READING TEXT:
◆ ◆ ◆ ◆
Civil Rights, long stretches of beach and a whole lot of writing

Sometimes that "what should I write about?" falls right into your lap.

While travelling, we got a heads up through a work email that January 15 (Martin Luther King Jr. Day) was to be the launch of the brand new United States Civil Rights Trail. Took us about five seconds to make a decision, tap the new coordinates into our GPS and follow the two-hour detour to Greensboro, North Carolina.

                            Greensboro was home to the first student lunch counter sit-ins, an action that (according to MLK) gave the Civil Rights movement "a much needed shot in the arm." That very first lunch counter sit in was held on February 1, 1960 by four young students from A&T University (Jesse Jackson's alma mater). The stop on the new Civil Rights Trail is at the original F.W. Woolworth's building, the site of the lunch counter sit-in. Now it is the home of the International Civil Rights Center & Museum. The museum is a worthwhile stop on its own, but the highlight is definitely the completely restored lunch counter. It's a sombre, but inspiring sight.



Craving some ocean waves, we drove southeast to our first week of camping at Huntington Beach State Park, about 20 miles south of Myrtle Beach. Great park (surprisingly, about 80% full), nice long stretch of beach, wonderful marshland boardwalks. We did detour into MB for an excellent lunch at Croissant's Bistro & Bakery (shrimp and grits, chicken and waffles, with a shared slice of key lime pie).
◆ ◆ ◆ ◆
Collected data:

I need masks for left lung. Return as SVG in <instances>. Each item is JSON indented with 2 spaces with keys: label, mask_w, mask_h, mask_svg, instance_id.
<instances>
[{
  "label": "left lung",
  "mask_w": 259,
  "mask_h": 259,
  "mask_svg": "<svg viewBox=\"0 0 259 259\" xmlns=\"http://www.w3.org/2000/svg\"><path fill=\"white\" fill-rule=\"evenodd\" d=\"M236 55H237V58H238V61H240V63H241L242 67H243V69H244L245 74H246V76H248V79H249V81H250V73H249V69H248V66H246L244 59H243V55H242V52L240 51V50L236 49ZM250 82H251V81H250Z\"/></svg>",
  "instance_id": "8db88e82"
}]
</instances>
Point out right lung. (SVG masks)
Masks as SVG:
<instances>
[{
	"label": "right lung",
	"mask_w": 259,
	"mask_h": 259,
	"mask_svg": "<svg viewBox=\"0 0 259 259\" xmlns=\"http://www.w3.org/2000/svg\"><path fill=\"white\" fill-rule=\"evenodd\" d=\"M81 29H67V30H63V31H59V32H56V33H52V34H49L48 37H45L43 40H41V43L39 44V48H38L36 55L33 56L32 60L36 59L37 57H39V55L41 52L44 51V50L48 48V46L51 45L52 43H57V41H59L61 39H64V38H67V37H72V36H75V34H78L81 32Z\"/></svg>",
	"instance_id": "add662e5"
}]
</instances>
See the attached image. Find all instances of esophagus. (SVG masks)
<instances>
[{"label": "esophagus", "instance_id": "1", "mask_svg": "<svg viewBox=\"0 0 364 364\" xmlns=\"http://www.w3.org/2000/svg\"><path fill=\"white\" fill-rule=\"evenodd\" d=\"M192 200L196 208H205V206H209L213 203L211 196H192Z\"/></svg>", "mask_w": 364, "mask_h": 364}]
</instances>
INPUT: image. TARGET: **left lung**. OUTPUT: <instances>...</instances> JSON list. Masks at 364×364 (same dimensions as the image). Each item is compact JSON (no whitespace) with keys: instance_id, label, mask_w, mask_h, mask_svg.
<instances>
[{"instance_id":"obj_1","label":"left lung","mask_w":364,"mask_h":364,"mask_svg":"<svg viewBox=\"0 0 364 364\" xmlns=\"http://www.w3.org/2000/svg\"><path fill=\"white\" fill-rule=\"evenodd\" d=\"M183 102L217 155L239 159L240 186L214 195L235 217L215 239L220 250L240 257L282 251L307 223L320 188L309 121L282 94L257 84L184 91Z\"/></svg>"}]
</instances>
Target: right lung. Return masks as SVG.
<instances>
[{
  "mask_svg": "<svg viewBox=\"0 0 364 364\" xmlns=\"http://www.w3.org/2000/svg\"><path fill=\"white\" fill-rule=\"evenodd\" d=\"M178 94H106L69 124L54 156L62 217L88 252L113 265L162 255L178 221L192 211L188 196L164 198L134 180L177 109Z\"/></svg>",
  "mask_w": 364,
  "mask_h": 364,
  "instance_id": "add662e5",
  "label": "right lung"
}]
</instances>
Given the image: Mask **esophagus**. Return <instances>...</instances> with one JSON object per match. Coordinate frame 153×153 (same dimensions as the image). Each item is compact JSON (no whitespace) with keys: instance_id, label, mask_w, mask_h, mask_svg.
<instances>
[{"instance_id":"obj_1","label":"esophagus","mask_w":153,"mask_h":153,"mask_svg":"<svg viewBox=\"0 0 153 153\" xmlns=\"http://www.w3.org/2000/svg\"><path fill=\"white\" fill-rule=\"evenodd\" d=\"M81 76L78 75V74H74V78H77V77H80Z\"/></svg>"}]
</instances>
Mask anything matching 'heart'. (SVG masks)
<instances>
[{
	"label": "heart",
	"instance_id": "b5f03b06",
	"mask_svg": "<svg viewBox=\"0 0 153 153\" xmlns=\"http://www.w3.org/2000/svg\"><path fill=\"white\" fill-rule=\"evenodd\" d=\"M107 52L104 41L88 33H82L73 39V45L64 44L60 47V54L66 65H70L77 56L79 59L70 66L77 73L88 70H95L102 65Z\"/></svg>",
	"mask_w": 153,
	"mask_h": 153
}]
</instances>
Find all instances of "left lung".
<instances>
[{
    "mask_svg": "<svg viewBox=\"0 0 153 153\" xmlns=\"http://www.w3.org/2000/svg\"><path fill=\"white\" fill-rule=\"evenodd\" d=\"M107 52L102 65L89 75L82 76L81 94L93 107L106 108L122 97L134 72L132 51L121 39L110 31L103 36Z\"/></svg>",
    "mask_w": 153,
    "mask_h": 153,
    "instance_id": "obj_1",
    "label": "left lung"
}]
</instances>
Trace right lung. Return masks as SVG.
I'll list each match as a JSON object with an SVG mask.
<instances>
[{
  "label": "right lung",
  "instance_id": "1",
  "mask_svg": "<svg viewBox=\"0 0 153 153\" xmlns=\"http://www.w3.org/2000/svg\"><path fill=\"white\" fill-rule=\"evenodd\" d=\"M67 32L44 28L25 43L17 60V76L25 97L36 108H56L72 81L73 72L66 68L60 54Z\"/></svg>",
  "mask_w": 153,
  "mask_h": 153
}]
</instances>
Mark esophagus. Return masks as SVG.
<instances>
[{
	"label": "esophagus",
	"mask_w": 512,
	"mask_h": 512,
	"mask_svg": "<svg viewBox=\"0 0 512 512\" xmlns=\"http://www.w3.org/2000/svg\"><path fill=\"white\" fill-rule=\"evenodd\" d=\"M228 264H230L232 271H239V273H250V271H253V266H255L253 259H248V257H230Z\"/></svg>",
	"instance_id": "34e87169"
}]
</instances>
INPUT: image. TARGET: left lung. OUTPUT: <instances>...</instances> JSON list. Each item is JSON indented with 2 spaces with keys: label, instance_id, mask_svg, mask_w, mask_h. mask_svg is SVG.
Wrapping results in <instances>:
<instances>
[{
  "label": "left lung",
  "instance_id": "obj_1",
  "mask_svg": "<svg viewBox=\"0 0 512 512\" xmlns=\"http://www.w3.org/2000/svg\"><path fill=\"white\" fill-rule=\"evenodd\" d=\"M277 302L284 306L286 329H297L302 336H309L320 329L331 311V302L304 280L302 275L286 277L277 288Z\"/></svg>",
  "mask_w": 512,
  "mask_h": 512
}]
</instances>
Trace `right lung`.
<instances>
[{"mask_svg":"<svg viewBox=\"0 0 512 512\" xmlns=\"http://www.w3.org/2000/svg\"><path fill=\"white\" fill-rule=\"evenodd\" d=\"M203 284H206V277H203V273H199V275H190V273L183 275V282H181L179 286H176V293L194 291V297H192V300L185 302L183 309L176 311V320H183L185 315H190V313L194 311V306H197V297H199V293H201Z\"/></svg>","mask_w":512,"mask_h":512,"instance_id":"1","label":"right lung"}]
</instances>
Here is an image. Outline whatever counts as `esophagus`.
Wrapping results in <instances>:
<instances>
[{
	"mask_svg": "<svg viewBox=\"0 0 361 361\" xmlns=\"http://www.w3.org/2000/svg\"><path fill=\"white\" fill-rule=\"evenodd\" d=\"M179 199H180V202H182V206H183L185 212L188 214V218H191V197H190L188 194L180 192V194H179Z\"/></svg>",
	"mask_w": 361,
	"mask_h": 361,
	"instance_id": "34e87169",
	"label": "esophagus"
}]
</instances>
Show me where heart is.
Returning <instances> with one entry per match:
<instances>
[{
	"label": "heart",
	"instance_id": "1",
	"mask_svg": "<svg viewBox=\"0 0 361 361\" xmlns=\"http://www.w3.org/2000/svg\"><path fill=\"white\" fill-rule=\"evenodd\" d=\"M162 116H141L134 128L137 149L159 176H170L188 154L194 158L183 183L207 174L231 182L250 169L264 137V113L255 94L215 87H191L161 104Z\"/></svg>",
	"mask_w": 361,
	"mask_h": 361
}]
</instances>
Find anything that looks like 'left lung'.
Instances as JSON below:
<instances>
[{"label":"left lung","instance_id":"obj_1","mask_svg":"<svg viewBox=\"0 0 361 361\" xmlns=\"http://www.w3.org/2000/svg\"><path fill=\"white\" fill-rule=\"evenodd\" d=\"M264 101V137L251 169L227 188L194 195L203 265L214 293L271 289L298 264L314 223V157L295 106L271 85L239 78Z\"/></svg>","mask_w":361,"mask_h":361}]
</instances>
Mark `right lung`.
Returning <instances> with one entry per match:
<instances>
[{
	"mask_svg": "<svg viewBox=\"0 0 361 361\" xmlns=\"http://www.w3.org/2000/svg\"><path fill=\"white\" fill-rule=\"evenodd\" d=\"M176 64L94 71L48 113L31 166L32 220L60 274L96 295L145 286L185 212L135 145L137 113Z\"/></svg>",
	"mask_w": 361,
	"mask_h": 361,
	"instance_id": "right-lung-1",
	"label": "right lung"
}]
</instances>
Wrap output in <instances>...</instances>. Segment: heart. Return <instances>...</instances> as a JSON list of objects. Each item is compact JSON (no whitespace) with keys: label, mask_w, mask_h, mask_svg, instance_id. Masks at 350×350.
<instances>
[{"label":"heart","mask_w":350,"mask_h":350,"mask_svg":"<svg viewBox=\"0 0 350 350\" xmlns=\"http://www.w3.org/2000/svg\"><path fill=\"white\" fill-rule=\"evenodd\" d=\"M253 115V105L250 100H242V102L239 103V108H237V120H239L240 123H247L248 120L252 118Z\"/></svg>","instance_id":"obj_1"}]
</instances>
◆ ◆ ◆ ◆
GIVEN INSTRUCTION A: Find every line in the listing that contains the string "whitespace", treating uppercase and lowercase as different, and copy each of those lines.
GIVEN INSTRUCTION B: Continue the road-trip post about Greensboro and Huntington Beach from the point where it stops.

EXPECTED ANSWER A:
INPUT: image. TARGET: **left lung**. OUTPUT: <instances>...</instances> JSON list. Masks at 364×364 (same dimensions as the image). Each item is compact JSON (no whitespace) with keys: instance_id, label, mask_w, mask_h, mask_svg.
Given the image: Mask **esophagus**. Return <instances>...</instances> with one JSON object per match. Coordinate frame 153×153 (same dimensions as the image). Each item is compact JSON (no whitespace) with keys: instance_id, label, mask_w, mask_h, mask_svg.
Wrap output in <instances>...</instances>. Segment: heart. Return <instances>...</instances> as a JSON list of objects. Each item is compact JSON (no whitespace) with keys: label, mask_w, mask_h, mask_svg, instance_id. Masks at 350×350.

EXPECTED ANSWER B:
It turned out to be almost a full week of catching up on writing assignments at the lovely Waccamaw Neck Public Library. Can't end this update without a thank you to Luke from Georgetown Auto Glass whose mobile service came and quickly stopped two windshield chips. Thanks Luke!

Weather chilly? Not to worry.

Cold weather RVing tips

We’ve just spent a night in -9C (16F) temperatures boondocking inside our Roadtrek 210 and could not have had a snugger and cosier sleep. This year, we’ve made a few basic modifications that we think save energy and make cold weather camping an easier venture.

We added Reflectix insulating panels to our windows to help keep heat it. It’s available by the roll at Home Depot in Canada but is much cheaper at similar stores south of the border. We easily cut panels for each window and just push them into place at night.

We switched out almost all of our interior lights to LED bulbs. Installation was simple. We bought ours at a local RV dealership but they are also available for less through the Internet.

We’d already winterized our RV back in October so did not want to undo that, just to have to re-winterize after we return in six weeks. So, we decided to stick to bottled water for intake (i.e. not running water through any intake tanks or lines) and to use our grey and black tanks with some antifreeze since we’ll be able to access dump stations. When we return we’ll just have to winterize those two tanks and the toilet (add antifreeze).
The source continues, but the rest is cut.